One more reflection. I asked Mbanjanda about how it seems like the stories about HIV/AIDS paint this horrible picture, people are always talking about how everyone is dying, cemeteries are filling, etc. but that it just really didn’t seem like anyone I knew had died of AIDS. He said that yes, people are dying, but from a variety of causes: murder, car accidents, various diseases, old age and AIDS. He said that he has been to 3 funerals so far for someone who had died of AIDS, and although it seems to be a big deal in the news and stuff, really he hasn’t been terribly personally affected. He knows a few people that he suspects are on anti-retroviral drugs (they were super sick for a while, but then miraculously got better).
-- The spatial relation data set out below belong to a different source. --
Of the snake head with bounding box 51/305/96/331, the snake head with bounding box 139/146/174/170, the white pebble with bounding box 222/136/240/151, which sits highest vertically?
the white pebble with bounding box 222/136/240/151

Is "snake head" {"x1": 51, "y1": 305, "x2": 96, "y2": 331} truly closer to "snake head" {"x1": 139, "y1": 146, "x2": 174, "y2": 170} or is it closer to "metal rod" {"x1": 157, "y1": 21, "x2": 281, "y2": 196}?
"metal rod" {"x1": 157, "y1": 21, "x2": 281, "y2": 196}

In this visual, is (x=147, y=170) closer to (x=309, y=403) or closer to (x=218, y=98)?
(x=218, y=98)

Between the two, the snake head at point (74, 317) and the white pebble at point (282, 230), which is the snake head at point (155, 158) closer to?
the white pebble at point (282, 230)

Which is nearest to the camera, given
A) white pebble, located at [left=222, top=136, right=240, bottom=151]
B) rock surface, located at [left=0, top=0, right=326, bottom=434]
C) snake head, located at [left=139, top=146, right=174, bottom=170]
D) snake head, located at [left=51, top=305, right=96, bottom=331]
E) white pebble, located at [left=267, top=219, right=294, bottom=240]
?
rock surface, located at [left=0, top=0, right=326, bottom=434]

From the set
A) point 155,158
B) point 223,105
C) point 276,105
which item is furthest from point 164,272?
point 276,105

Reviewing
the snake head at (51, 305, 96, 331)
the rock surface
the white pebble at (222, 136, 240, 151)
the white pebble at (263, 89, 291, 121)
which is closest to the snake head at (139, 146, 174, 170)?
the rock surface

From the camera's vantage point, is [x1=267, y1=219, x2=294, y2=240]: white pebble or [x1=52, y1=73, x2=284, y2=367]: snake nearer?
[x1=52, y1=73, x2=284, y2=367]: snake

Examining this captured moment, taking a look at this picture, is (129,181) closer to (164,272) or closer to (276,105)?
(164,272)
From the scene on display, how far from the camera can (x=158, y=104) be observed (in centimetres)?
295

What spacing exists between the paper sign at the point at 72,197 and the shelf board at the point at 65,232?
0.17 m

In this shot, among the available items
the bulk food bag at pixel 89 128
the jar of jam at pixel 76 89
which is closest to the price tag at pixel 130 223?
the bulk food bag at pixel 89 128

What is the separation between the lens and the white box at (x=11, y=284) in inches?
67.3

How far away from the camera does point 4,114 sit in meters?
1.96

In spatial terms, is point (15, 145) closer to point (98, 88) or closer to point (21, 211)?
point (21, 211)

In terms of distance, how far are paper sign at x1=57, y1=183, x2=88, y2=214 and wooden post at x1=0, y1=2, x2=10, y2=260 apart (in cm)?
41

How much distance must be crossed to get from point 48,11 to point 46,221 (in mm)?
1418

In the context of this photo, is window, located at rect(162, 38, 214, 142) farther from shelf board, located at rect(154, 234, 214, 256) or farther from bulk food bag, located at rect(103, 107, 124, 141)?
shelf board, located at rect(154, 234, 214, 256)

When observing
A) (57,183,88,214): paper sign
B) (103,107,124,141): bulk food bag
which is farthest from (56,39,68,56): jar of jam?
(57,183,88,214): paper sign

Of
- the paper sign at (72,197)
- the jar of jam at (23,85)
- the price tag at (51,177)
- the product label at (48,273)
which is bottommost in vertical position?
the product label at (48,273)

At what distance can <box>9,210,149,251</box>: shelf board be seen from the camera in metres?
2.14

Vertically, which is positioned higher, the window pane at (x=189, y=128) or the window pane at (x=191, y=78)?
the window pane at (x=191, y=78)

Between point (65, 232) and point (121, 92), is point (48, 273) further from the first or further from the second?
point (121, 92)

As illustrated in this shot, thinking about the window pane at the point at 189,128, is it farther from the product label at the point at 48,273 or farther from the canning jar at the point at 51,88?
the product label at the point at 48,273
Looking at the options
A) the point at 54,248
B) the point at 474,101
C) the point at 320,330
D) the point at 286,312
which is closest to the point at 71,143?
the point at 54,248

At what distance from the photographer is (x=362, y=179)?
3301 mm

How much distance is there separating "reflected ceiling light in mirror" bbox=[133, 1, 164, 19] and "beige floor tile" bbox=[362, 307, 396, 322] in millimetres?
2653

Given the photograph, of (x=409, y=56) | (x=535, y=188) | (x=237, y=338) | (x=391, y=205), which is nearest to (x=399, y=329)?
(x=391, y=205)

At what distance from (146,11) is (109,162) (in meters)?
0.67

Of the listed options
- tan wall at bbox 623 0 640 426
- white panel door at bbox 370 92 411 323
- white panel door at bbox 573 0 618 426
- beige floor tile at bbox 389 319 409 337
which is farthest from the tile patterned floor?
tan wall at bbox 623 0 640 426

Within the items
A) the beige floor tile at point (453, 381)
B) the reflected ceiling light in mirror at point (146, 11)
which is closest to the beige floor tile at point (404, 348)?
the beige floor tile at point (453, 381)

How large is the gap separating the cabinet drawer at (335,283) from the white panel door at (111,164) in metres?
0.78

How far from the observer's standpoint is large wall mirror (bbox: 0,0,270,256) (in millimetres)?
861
Now the other thing. I’ve been depressed today (Monday). I’m not sure why. Is it post-had-a-great-weekend-now-back-to-the-grind? But my grind isn’t such a grind, so that doesn’t make sense. Is it that my body just isn’t use to alcohol and its taking a while to detox out the Savannahs and the Amarula? (Incidentally, I went to an Iyengar yoga class tonight and couldn’t help but crack up about how one day I’m hanging out on a farm in Tallismanis (Mbanjanda hasn’t heard of yoga) and the next I’m hanging upside down on a chair with a bunch of white people in Windhoek. What a life.) Is it because it got tiring being asked 50,000 times why I’m not married and having people look at me like I’m some pitiful old maid whenever I answered again that I’m not married? Was it because that all happened while I was hanging out with Mbanjanda who frustrates me to no end because I consider him a great friend who is extremely attractive but that also has no idea what monogamy means, and is dating someone 8 years younger than me and the mother of his children. Who knows. Anyway, I’m hoping a few good nights sleep will make it all better.